Non seulement notre marché aérien est-il de petite taille, étant donné notre faible population répartie sur un grand territoire, mais son développement est aussi limité par une barrière culturelle : la préférence des Canadiens à conduire les trajets « moyens » d’environ 500 km ou moins, selon Mehran Ebrahimi. Même advenant que le prix d’un billet d’avion soit l’équivalent du prix d’un trajet en voiture, « le voyageur va se demander : à destination, comment dois-je quitter l’aéroport ? Vais-je devoir louer une voiture ? Tout ça représente des coûts supplémentaires », analyse le professeur de gestion. A contrario, la densité de population plus élevée en Europe et aux États-Unis favorise le développement d’une culture de l’avion pour les trajets « moyens ». Résultat : de nombreuses compagnies investissent le marché, et les prix chutent en conséquence. « Je peux voler de Paris à Naples pour 40 euros, témoigne M. Ebrahimi. Au Canada, on ne verra jamais ça. »
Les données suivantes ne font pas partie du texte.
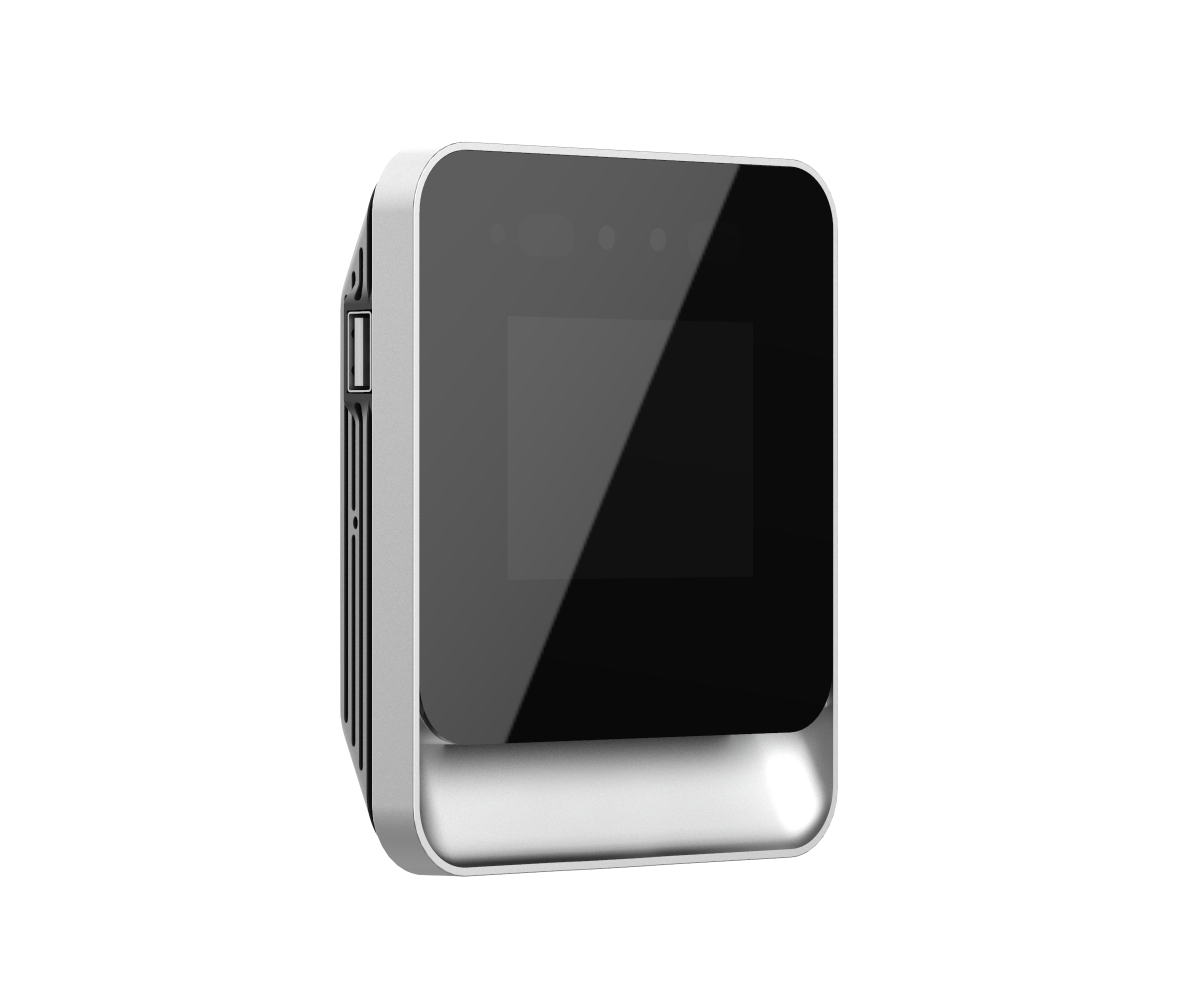 Терминал доступа Uface 3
Une succession d’échecs en aviation

L’histoire récente de l’aviation civile canadienne démontre que le marché n’a jamais fait preuve de pitié au moment d’éliminer des joueurs trop téméraires. Seulement depuis 2000, cinq transporteurs se sont éteints dans le paysage canadien. La brusque faillite de Canada 3000, en novembre 2001, a lancé le bal en invalidant pour près de 30 millions de dollars en billets d’avion. Cette année-là, Roots Air est entré dans le marché, puis l’a quitté, gobé par Air Canada. Ensuite, la tentative de l’homme d’affaires Michel Leblanc de créer le transporteur « à bas prix » JetsGo s’est soldée par une faillite, en mars 2005, laissant en plan du jour au lendemain ses 1200 employés et 17 000 voyageurs, à la veille du congé de la semaine de relâche dans plusieurs provinces canadiennes. Un sort qu’a aussi connu Zoom, transporteur emporté par le prix du carburant en 2008. Finalement, Canjet, entreprise d’Halifax, a tenté d’offrir des vols intérieurs entre 2002 et 2006, mais s’est éteinte en 2015 faute d’un modèle d’affaires viable.

Selon le professeur Mehran Ebrahimi, les échecs des entreprises témoignent des caprices du marché canadien, qui maintiennent les prix élevés. « Ce sont les grosses lignes qui sont rentables, comme Montréal-Toronto-Vancouver. Mais Air Canada et WestJet ne laisseront personne s’y installer, et elles ont les reins solides ! »

La Calgarienne WestJet a d’ailleurs justement annoncé, le jour du lancement de NewLeaf, l’ajout de dizaines de nouvelles liaisons pour l’hiver, dont la majorité est au départ de Toronto, Vancouver ou Calgary.